Consciousness is useful because it lets you see which thoughts and feelings you have – and why they’re there. Sometimes, for example, you don’t dare go outside anymore because something bad happened to you, or you saw something scary on TV. You have to be a bit careful with that. Recently, I read something about dieting, and now I’m afraid to eat bread – but by writing this down, I’m using my consciousness to deal with that problem.


Bewustzijn is veel dingen tegelijk

Niets in de wereld is maar één ding.

Zo kan iemand een vervelend persoon zijn, maar ook van chocolade-ijsjes houden. Dat gebeurt allemaal tegelijk. Boeddhisten doen vaak alsof mensen niet echt bestaan – dat noemen ze het ego. Ik denk dat boeddhisten daar een beetje in de war zijn geraakt.

Een van mijn favoriete manieren om naar bewustzijn te kijken, is door te letten op welke gedachten je je hoofd mee vult. Ik heb een hoofd gehad met allemaal verschillende gedachten. Een paar jaar geleden had ik heel andere gedachten dan nu. Ik besloot er een paar uit te halen en er nieuwe voor in de plaats te zetten. Nou ja, oude gedachten helemaal wegdoen wil je natuurlijk liever niet, want je wilt ook de slechte gedachten houden – juist daar leer je van.

Eigenlijk wil je een setje leuke en een setje vervelende gedachten hebben. En ook gedachten die helemaal niets met elkaar te maken hebben. Dus je pakt een paar ideeën uit de religie, een paar uit de wetenschap, een paar uit het boeddhisme, een paar oude wijsheden van je oma, en die vul je aan met je eigen ervaringen, boeken die je leest, en – nog belangrijker – de dingen die je zelf bedenkt.

Ik heb een hoofd vol dingen die ik zelf heb bedacht. En eerlijk gezegd ben ik erachter gekomen dat veel van die dingen al door anderen zijn bedacht – vaak op een veel slimmere manier. Maar ik hou koppig vol. Ik doe gewoon alsof alles wat ik zelf heb bedacht waar is.

Een van die dingen is dat ik soms denk dat iedereen op aarde naar me kijkt terwijl ik nadenk. Een tijdlang dacht ik ook dat ik voortdurend werd gevolgd, maar dat is minder geworden sinds ik gezonder leef.

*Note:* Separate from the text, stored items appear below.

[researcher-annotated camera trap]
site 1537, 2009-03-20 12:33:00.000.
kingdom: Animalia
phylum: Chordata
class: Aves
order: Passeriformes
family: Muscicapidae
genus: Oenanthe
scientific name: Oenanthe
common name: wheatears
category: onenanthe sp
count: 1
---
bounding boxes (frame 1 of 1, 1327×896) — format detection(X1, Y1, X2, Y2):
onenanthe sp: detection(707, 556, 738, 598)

Bewustzijn is handig, omdat je daarmee kunt zien welke gedachten en gevoelens je hebt – en waarom ze er zijn. Soms durf je bijvoorbeeld niet meer naar buiten, omdat je iets vervelends hebt meegemaakt of iets engs op tv hebt gezien. Daar moet je dan een beetje voor oppassen. Ik had laatst iets gelezen over diëten, en nu durf ik geen brood meer te eten – maar door dit op te schrijven gebruik ik mijn bewustzijn om dat probleem aan te pakken.